Anti Patterns

Bloated Class

Problem

A bloated class is a class with too many responsibilities. Every system change seems to require a change to this class.

A bloated class often has many special cases: attributes or behavior valid for some instances but not others.

Often programmers attempt to deal with special cases by introducing type tags.

Another way to deal with special cases is by introducing multi-way conditionals.

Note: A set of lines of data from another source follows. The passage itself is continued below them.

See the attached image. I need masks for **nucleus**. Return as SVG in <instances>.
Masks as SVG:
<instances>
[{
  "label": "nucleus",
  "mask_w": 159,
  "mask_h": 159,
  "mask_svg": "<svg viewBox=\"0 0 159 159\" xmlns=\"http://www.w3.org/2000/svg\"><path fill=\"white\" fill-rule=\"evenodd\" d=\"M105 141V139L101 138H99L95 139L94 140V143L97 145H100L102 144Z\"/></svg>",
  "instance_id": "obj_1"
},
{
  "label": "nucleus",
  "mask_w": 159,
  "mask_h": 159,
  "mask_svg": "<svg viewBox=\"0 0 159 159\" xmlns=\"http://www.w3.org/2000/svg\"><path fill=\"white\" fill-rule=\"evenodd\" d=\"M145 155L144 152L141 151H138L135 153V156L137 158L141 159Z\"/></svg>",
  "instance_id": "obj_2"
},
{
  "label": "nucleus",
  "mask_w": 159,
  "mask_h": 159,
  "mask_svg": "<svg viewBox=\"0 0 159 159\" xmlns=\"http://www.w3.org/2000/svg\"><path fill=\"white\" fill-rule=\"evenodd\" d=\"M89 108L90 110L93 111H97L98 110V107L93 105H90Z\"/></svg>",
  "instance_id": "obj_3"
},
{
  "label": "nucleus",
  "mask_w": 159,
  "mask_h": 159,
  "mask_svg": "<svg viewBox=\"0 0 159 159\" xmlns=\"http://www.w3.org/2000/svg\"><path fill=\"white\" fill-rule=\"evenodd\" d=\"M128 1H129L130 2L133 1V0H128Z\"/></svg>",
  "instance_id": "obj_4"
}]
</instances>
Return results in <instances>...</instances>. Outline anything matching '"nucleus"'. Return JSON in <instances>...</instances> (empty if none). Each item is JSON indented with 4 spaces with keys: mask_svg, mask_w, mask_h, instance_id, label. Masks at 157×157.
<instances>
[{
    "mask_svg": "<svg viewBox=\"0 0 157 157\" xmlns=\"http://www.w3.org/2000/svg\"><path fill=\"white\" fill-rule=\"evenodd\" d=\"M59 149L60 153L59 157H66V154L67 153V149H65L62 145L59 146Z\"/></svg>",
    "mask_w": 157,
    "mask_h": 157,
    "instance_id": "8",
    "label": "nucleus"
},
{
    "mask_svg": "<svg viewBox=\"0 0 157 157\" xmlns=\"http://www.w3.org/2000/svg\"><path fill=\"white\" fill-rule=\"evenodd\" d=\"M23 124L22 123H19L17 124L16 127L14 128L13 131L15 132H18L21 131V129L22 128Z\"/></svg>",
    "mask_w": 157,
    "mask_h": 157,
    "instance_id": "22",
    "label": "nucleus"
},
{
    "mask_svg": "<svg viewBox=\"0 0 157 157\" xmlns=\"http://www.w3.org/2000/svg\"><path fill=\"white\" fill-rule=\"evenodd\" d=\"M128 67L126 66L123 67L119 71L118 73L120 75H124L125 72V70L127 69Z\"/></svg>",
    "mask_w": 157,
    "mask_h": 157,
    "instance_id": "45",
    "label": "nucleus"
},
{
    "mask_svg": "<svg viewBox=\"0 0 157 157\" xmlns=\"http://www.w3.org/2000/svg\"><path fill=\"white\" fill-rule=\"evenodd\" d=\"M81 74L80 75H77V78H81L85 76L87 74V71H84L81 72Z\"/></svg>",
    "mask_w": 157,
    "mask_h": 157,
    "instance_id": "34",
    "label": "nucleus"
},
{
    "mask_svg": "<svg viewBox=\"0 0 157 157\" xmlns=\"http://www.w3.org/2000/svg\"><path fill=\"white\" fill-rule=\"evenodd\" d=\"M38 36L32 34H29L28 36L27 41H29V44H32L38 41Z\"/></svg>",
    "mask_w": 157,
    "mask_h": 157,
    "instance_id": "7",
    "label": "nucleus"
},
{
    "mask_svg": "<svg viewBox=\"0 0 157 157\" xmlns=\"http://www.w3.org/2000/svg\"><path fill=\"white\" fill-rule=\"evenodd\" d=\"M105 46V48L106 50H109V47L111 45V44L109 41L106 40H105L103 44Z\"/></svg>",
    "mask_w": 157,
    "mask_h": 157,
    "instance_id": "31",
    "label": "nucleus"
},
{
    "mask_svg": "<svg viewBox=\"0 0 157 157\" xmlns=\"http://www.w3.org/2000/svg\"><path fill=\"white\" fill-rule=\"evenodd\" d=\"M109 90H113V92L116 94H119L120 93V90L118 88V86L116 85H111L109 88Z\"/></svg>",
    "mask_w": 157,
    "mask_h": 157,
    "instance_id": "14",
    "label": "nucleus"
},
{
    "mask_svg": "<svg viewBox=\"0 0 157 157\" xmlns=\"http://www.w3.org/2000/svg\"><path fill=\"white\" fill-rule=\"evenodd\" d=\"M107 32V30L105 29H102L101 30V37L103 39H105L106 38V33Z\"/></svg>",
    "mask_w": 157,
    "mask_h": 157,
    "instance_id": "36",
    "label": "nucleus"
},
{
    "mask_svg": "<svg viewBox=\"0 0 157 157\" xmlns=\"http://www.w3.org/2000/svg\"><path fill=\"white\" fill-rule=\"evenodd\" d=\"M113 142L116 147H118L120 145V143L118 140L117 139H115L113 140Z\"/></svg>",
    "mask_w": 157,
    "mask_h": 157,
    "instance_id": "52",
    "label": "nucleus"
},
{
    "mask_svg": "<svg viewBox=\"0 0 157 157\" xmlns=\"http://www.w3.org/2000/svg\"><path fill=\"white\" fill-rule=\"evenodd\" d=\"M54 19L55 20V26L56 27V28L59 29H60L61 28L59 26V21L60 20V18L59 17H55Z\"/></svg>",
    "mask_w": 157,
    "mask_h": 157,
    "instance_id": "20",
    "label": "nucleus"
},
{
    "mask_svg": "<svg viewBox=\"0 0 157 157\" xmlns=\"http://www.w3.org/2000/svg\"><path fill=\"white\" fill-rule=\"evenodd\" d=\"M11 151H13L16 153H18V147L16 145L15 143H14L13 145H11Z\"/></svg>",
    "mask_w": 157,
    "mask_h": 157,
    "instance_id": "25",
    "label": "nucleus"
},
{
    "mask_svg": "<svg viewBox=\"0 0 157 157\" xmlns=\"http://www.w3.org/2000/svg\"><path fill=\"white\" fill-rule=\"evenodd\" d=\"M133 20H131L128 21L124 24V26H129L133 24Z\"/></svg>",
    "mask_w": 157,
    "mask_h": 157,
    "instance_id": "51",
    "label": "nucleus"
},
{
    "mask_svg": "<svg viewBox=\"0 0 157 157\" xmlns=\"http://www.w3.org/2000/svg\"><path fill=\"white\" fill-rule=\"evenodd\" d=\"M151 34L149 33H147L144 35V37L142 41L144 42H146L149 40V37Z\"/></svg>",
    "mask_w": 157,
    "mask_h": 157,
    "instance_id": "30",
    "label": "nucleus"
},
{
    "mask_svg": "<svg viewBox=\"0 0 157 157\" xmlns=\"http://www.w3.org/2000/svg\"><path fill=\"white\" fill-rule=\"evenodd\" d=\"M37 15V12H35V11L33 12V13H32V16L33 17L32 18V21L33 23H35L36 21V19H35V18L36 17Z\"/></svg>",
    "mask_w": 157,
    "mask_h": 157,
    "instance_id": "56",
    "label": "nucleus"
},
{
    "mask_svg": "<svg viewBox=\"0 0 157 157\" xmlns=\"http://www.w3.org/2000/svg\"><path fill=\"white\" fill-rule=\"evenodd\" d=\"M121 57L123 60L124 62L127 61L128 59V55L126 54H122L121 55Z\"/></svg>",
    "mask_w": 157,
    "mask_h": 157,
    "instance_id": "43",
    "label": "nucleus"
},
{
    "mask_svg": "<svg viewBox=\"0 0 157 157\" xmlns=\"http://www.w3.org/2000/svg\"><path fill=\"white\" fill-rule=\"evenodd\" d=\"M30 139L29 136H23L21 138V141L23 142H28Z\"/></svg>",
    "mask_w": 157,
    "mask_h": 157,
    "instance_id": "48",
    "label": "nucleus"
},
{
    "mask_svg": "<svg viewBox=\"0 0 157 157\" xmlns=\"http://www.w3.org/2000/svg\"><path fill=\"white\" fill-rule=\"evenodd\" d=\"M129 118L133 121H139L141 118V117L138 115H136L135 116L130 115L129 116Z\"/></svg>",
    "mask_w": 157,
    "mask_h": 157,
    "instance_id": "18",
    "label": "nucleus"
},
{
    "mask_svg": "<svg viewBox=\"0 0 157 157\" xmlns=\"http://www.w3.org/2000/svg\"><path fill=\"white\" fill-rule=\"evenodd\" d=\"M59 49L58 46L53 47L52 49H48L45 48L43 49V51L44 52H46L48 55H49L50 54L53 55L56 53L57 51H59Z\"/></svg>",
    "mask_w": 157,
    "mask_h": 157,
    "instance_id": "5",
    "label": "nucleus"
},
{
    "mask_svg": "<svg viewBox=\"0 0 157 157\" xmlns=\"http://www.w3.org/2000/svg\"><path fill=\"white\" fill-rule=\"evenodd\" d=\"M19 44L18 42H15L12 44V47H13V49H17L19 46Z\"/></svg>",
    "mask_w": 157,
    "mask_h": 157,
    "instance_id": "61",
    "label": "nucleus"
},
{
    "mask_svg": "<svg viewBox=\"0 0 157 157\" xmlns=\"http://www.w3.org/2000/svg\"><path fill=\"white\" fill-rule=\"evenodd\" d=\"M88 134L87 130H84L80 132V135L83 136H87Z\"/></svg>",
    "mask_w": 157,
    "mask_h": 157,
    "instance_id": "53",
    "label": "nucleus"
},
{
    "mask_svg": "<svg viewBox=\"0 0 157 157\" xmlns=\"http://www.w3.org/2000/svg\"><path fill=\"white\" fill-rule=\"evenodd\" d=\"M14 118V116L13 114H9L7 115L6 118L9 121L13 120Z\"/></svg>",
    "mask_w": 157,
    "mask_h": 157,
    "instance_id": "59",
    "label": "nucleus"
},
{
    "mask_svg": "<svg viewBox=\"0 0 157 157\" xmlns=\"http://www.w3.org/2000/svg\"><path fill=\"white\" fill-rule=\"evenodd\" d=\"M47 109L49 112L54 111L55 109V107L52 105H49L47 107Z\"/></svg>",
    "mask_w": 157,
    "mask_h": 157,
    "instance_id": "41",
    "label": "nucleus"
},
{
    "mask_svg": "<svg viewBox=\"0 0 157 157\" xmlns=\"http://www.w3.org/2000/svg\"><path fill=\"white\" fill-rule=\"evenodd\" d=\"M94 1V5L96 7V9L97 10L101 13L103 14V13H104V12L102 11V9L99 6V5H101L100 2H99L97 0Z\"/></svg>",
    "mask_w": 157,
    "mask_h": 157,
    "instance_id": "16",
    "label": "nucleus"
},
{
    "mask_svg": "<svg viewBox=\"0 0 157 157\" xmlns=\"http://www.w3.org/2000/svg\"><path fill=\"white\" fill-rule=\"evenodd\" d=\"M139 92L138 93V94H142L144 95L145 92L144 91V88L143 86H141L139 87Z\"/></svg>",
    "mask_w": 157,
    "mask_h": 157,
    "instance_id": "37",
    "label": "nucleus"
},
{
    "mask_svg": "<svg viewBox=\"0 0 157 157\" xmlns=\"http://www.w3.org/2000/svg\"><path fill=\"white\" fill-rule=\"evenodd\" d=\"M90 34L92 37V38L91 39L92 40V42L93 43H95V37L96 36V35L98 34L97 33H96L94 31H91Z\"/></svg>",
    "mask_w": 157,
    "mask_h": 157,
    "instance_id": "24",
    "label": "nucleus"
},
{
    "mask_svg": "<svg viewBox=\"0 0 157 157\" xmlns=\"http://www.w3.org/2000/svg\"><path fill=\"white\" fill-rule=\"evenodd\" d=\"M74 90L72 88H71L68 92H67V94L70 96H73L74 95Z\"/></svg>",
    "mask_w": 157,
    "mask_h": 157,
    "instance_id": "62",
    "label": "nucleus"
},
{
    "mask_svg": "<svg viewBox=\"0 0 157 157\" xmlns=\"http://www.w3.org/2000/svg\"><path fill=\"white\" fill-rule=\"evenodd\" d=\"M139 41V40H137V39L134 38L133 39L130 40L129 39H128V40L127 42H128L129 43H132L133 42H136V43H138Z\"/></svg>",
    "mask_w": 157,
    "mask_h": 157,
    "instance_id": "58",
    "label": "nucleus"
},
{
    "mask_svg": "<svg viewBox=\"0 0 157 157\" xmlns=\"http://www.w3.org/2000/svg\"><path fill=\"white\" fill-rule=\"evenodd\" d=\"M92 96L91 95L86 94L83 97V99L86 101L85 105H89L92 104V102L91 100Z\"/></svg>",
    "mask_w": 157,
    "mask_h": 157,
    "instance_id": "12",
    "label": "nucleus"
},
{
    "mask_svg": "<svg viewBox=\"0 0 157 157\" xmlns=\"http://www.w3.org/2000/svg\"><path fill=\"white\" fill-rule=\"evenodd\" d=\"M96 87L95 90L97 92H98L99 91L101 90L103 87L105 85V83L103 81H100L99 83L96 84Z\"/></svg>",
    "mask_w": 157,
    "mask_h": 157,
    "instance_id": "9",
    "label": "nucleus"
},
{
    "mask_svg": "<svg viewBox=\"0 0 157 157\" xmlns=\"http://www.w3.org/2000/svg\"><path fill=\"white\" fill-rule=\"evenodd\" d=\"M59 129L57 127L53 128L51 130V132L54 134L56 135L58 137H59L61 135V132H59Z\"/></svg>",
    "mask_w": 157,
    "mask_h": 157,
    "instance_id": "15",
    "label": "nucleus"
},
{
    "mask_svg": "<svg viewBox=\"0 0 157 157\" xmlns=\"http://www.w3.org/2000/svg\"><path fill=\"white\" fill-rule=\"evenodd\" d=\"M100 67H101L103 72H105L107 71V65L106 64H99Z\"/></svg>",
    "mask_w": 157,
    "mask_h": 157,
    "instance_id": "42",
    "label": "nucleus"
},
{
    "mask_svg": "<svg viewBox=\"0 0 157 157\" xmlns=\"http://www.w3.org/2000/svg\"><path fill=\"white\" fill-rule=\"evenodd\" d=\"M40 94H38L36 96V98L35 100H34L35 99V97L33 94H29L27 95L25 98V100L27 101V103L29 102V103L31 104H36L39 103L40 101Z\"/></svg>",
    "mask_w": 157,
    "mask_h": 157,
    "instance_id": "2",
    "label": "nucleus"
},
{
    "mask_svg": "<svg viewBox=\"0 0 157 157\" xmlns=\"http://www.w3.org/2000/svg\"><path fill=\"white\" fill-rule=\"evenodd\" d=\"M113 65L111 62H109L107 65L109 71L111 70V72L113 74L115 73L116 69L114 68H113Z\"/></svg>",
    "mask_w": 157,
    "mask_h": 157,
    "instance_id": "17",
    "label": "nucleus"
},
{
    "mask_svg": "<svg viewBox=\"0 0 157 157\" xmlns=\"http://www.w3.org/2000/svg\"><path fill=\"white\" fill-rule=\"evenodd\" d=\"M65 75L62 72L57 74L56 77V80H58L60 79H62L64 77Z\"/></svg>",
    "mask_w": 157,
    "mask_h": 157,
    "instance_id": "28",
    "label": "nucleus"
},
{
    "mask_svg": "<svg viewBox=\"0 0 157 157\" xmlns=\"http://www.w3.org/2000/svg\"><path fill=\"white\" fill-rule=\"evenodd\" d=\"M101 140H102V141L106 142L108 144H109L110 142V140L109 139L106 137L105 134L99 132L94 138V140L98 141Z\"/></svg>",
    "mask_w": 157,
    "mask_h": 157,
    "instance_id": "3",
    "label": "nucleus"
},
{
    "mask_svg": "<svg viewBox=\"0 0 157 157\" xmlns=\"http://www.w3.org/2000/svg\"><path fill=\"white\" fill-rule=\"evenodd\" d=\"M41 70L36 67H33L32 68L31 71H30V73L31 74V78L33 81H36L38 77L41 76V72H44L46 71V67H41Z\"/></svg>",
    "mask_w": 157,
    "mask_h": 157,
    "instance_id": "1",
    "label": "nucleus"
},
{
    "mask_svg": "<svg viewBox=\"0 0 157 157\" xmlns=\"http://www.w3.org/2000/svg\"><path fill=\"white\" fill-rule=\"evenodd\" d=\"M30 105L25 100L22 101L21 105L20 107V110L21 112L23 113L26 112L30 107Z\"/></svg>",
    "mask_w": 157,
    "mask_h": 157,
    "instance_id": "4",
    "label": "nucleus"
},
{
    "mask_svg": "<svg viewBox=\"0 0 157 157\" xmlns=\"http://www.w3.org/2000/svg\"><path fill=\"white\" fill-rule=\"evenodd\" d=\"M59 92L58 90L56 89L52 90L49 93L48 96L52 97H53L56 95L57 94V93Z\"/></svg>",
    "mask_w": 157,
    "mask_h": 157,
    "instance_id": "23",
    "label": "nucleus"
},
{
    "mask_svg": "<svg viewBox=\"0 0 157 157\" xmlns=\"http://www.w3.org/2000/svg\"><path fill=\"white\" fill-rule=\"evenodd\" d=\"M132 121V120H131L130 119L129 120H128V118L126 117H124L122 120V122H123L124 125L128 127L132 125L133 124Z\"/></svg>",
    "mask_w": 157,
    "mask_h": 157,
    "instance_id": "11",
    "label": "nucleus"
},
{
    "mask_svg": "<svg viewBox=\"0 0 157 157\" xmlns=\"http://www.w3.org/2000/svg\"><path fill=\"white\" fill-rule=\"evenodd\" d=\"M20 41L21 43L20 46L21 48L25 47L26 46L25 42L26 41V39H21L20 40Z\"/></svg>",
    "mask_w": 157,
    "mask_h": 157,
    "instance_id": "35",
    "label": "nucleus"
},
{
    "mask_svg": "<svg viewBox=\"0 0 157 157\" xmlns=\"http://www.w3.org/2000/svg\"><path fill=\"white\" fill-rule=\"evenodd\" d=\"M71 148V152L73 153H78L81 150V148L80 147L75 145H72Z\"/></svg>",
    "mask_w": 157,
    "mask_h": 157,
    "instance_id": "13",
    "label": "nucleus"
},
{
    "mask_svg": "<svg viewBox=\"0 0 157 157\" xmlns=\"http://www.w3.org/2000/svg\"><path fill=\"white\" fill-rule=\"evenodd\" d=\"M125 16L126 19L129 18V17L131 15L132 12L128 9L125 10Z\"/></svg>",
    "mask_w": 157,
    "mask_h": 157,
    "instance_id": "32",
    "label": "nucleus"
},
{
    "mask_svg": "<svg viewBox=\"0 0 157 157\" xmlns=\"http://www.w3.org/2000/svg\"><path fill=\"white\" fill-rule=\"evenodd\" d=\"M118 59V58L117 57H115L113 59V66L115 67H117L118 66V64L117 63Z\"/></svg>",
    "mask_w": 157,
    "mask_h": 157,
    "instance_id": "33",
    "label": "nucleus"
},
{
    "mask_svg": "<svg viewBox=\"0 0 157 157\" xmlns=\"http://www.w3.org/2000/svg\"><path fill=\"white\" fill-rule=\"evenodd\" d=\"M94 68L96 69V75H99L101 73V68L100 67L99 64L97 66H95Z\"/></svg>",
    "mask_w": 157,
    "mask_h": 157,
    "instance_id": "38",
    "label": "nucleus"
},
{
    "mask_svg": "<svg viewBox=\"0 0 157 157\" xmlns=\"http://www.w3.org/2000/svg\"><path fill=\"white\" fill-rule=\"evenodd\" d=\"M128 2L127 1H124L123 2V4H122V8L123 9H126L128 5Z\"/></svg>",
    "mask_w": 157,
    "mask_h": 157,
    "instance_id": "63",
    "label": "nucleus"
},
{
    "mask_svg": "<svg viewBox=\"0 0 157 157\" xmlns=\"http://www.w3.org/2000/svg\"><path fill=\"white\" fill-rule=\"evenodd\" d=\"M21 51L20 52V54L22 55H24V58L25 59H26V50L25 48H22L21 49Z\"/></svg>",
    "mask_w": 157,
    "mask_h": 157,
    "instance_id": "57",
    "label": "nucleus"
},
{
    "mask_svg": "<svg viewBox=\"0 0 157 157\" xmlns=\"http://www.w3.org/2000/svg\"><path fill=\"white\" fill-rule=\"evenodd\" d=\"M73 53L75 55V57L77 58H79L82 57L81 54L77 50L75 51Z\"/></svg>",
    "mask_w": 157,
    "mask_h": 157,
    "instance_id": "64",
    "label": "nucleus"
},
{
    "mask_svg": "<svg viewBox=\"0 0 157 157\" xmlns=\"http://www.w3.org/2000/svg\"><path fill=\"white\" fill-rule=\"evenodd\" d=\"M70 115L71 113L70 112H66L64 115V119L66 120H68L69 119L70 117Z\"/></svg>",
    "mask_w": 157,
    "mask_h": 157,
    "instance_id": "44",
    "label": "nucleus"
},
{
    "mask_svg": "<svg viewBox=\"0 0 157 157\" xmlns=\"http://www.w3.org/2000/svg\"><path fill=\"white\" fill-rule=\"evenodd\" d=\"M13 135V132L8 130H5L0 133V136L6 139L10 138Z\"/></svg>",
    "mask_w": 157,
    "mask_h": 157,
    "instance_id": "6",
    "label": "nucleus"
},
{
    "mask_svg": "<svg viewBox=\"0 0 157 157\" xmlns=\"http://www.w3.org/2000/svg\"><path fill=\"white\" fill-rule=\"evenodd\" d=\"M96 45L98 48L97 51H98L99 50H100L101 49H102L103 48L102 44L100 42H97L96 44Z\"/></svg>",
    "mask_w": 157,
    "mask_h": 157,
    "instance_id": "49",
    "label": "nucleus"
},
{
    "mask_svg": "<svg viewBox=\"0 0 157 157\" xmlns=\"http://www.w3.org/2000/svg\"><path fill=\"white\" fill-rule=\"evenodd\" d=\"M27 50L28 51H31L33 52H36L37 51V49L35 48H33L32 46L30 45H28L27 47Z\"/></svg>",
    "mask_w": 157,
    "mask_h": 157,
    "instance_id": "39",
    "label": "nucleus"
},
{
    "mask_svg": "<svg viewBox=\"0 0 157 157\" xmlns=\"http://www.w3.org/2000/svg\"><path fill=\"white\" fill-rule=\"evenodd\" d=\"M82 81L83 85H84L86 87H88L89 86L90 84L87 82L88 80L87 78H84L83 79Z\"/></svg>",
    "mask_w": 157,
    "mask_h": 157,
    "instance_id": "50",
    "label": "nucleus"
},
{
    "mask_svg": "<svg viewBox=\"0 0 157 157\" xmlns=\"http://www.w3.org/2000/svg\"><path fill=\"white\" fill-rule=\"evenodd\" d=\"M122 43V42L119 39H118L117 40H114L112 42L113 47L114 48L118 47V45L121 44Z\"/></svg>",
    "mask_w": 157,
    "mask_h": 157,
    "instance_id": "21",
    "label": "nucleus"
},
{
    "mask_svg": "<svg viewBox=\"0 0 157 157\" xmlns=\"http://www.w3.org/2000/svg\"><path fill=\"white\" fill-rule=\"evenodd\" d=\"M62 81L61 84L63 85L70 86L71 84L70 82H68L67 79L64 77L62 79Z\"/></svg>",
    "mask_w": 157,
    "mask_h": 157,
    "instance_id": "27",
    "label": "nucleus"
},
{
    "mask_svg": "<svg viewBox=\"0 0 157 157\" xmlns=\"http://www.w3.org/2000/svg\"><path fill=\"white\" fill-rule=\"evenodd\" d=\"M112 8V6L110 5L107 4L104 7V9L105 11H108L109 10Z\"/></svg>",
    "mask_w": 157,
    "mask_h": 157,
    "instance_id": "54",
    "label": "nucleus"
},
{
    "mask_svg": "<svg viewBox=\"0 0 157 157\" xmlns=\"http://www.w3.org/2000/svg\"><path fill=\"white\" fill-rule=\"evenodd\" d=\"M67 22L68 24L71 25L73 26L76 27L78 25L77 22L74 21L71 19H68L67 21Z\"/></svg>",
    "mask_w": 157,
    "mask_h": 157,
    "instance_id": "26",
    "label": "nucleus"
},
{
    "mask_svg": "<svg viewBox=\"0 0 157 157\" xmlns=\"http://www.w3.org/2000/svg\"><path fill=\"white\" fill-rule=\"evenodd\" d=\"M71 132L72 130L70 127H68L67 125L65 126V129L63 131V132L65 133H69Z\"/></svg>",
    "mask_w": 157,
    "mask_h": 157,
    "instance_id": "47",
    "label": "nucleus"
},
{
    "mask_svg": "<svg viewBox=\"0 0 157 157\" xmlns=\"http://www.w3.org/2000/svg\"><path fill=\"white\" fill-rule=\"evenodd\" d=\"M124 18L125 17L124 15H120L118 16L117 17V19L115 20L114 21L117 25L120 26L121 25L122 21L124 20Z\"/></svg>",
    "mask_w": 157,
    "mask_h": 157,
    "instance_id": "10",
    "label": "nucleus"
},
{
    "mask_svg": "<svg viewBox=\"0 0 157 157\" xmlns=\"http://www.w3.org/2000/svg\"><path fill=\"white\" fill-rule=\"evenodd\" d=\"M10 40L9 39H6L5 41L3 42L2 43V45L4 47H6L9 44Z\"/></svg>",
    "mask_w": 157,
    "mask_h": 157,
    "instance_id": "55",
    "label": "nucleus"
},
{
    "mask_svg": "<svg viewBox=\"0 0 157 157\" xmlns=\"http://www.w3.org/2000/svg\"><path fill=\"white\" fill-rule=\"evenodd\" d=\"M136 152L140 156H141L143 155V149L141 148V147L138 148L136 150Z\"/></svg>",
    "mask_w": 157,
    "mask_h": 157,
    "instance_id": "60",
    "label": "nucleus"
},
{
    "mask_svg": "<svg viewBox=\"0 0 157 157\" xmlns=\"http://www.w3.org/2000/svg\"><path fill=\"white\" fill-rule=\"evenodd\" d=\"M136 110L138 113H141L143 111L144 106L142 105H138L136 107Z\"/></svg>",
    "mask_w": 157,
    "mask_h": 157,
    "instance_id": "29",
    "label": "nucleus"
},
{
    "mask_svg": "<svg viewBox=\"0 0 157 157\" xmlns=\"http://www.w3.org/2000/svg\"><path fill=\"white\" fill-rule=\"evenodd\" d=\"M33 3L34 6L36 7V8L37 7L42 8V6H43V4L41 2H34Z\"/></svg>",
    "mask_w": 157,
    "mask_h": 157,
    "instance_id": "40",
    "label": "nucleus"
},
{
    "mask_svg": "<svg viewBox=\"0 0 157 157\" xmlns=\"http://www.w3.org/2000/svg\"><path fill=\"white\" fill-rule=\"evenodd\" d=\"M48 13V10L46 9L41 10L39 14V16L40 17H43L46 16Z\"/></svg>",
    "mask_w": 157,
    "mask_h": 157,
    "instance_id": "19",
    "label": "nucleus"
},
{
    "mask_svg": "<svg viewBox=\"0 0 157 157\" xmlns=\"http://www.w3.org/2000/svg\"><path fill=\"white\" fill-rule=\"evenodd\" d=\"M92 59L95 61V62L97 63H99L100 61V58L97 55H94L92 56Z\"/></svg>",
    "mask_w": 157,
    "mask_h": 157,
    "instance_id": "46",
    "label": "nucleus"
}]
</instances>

Bloated classes often contain bloated methods.

Refactorings

Extract Class

Extract Subclass

Replace Data Value with Object

Duplicated Code

Problem

Duplicated code can be the result of too many copy and paste jobs.

Refactorings

Extract Method

Extract Class

Pull Up method

Inappropriate Intimacy

Problem

Class A knows too much about the private details of class B. A knows which classes B delegates to, A can access the private and protected members of B, and A spends most of its time invoking the getters and setters of B (feature envy).

Refactorings

Move Method

Replace Bi-directional Association with Unidirectional

Replace Inheritance with Delegation

Hide Delegation

Incomplete Library Class

Problem

A library class that we can't modify doesn't have all of the features we wish it had.

Refactorings

Introduce Foreign Method

Introduce Local Extension

Lazy Class

Problem

A lazy class doesn't have enough responsibilities. A lazy class may sometimes be the result of speculative generality.

Refactorings

Inline Class

Collapse Hierarchy

Long Method

Problem

Long methods are difficult to understand and maintain. As a rule of thumb, anything over half a page is too long. Another rule of thumb: instead of inserting a comment to explain a task within a long method, thing about extracting the task into a well-named method. Ideally, methods should be so short and so well-named, that reading the code isn't even necessary.

Refactorings

Extract Method

Middle Man

Problem

A middleman forwards requests from the client to a delegate object. Generally, the middleman serves a purpose. It translates the request into the language of the delegate, it sends the request over a machine boundary, it handles some requests by itself, it manages memory on behalf of the delegate, etc. In some cases, however, the middleman looses its purpose and only seems to stand in the way between the client and the delegate.

Refactorings

Remove Middle Man

Inline Method

Replace Delegation with Inheritance

Refused Bequest

Problem

It's okay for subclass B to override some of the methods it inherits from superclass A, but taken to the extreme, one begins to wonder if B should be a subclass of A.

Refactorings

Replace Inheritance with Delegation

Speculative Generality

Problem

The purpose of design is to try to anticipate future requirements. Taken to an extreme, this can result in the Biped superclass of Employee, the planet field of Address, or the "jump to hyperspace" method of Airplane.

Refactorings

Collapse Hierarchy

Inline Class

Switch Statements

Problem

Just as the goto statement became the bad boy of Structured Programming, the switch statement has become the bad boy of Object-Oriented Programming. Object-Oriented Programming is about data-driven control. Programmer's shouldn't be in the business of specifying the flow of control. Instead, programmers should be in the business of specifying data. The data should decide the flow of control. This is the purpose of overloading, subsumption, and dynamic dispatch.